■ Défi: Recopiez à l'identique toutes les lignes ci-dessous, sans rien y changer.

■ Extrait de données:
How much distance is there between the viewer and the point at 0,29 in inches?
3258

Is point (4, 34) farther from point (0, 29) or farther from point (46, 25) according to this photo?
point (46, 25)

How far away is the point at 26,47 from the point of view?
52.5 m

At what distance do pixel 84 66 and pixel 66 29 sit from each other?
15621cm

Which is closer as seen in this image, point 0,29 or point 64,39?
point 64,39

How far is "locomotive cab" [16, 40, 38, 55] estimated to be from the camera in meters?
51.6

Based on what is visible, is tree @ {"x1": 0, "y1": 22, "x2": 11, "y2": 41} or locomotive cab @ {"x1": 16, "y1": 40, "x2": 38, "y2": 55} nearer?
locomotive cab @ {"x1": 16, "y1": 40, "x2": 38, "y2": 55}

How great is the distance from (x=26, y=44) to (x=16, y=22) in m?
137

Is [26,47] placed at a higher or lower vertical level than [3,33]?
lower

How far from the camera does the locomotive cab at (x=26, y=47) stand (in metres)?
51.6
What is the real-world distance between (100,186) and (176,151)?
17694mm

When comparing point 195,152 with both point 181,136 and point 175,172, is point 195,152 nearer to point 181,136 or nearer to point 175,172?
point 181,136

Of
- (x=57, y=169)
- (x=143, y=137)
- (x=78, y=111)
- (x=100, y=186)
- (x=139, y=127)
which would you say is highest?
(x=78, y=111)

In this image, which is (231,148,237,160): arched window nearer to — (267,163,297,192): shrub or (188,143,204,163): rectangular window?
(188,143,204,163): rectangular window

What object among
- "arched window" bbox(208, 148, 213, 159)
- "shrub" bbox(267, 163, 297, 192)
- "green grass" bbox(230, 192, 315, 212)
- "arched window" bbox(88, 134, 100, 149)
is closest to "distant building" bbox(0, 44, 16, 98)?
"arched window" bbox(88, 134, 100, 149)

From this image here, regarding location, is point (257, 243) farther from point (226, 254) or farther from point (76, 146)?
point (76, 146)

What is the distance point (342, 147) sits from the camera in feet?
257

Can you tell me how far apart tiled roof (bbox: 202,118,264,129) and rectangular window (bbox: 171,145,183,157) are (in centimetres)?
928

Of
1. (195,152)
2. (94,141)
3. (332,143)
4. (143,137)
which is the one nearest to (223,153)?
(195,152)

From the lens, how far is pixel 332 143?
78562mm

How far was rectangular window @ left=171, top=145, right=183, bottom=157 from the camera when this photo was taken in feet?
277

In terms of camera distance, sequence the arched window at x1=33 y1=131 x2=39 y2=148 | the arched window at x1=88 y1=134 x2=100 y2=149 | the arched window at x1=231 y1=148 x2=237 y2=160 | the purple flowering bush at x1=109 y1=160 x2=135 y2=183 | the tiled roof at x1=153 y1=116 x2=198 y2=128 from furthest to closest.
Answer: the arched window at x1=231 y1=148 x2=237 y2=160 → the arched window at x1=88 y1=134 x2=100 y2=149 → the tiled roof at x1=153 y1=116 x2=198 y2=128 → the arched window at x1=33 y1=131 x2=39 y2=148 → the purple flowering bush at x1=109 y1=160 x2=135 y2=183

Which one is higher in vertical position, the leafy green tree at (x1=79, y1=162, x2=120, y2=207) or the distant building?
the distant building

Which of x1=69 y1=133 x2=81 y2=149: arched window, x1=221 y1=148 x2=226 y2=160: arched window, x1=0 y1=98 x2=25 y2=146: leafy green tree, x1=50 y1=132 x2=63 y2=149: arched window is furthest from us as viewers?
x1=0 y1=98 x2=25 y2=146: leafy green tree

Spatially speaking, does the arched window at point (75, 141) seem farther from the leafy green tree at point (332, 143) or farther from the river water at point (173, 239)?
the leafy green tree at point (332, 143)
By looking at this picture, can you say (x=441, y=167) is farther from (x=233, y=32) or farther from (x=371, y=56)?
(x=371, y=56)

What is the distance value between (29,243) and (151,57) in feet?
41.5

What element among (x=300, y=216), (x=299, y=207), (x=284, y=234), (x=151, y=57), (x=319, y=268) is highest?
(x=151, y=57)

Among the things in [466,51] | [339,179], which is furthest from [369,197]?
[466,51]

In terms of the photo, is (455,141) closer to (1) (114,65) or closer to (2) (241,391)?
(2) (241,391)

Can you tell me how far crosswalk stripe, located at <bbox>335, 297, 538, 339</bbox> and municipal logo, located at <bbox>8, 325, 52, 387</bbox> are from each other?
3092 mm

■ Corrigé détaillé:
How much distance is there between the viewer and the point at 0,29 in inches?
3258

Is point (4, 34) farther from point (0, 29) or farther from point (46, 25) according to this photo?
point (46, 25)

How far away is the point at 26,47 from the point of view?
52.5 m

At what distance do pixel 84 66 and pixel 66 29 sit from each other?
15621cm

Which is closer as seen in this image, point 0,29 or point 64,39?
point 64,39

How far is "locomotive cab" [16, 40, 38, 55] estimated to be from the camera in meters?
51.6

Based on what is visible, is tree @ {"x1": 0, "y1": 22, "x2": 11, "y2": 41} or locomotive cab @ {"x1": 16, "y1": 40, "x2": 38, "y2": 55} nearer?
locomotive cab @ {"x1": 16, "y1": 40, "x2": 38, "y2": 55}

How great is the distance from (x=26, y=44) to (x=16, y=22) in m?
137

Is [26,47] placed at a higher or lower vertical level than [3,33]?
lower

How far from the camera does the locomotive cab at (x=26, y=47) stand (in metres)?
51.6
What is the real-world distance between (100,186) and (176,151)?
17694mm

When comparing point 195,152 with both point 181,136 and point 175,172, is point 195,152 nearer to point 181,136 or nearer to point 175,172?
point 181,136

Of
- (x=57, y=169)
- (x=143, y=137)
- (x=78, y=111)
- (x=100, y=186)
- (x=139, y=127)
which would you say is highest?
(x=78, y=111)

In this image, which is (231,148,237,160): arched window nearer to — (267,163,297,192): shrub or (188,143,204,163): rectangular window?
(188,143,204,163): rectangular window

What object among
- "arched window" bbox(208, 148, 213, 159)
- "shrub" bbox(267, 163, 297, 192)
- "green grass" bbox(230, 192, 315, 212)
- "arched window" bbox(88, 134, 100, 149)
is closest to "distant building" bbox(0, 44, 16, 98)?
"arched window" bbox(88, 134, 100, 149)

From this image here, regarding location, is point (257, 243) farther from point (226, 254) or farther from point (76, 146)?
point (76, 146)

What is the distance point (342, 147) sits from the camera in feet?
257

Can you tell me how far apart tiled roof (bbox: 202,118,264,129) and rectangular window (bbox: 171,145,183,157) are (in centimetres)?
928

Of
1. (195,152)
2. (94,141)
3. (332,143)
4. (143,137)
which is the one nearest to (223,153)?
(195,152)

From the lens, how far is pixel 332 143?
78562mm

How far was rectangular window @ left=171, top=145, right=183, bottom=157 from the camera when this photo was taken in feet?
277

In terms of camera distance, sequence the arched window at x1=33 y1=131 x2=39 y2=148 | the arched window at x1=88 y1=134 x2=100 y2=149 | the arched window at x1=231 y1=148 x2=237 y2=160 | the purple flowering bush at x1=109 y1=160 x2=135 y2=183 | the tiled roof at x1=153 y1=116 x2=198 y2=128 from furthest to closest.
Answer: the arched window at x1=231 y1=148 x2=237 y2=160 → the arched window at x1=88 y1=134 x2=100 y2=149 → the tiled roof at x1=153 y1=116 x2=198 y2=128 → the arched window at x1=33 y1=131 x2=39 y2=148 → the purple flowering bush at x1=109 y1=160 x2=135 y2=183

Which one is higher in vertical position, the leafy green tree at (x1=79, y1=162, x2=120, y2=207) or the distant building?
the distant building

Which of x1=69 y1=133 x2=81 y2=149: arched window, x1=221 y1=148 x2=226 y2=160: arched window, x1=0 y1=98 x2=25 y2=146: leafy green tree, x1=50 y1=132 x2=63 y2=149: arched window is furthest from us as viewers?
x1=0 y1=98 x2=25 y2=146: leafy green tree

Spatially speaking, does the arched window at point (75, 141) seem farther from the leafy green tree at point (332, 143) or farther from the river water at point (173, 239)?
the leafy green tree at point (332, 143)
By looking at this picture, can you say (x=441, y=167) is farther from (x=233, y=32) or farther from (x=371, y=56)?
(x=371, y=56)

What is the distance value between (29,243) and (151,57) in feet?
41.5

What element among (x=300, y=216), (x=299, y=207), (x=284, y=234), (x=151, y=57), (x=319, y=268) is highest?
(x=151, y=57)

Among the things in [466,51] | [339,179], which is furthest from [369,197]?
[466,51]

In terms of the photo, is (455,141) closer to (1) (114,65) or closer to (2) (241,391)?
(2) (241,391)

Can you tell me how far crosswalk stripe, located at <bbox>335, 297, 538, 339</bbox> and municipal logo, located at <bbox>8, 325, 52, 387</bbox> are from each other?
3092 mm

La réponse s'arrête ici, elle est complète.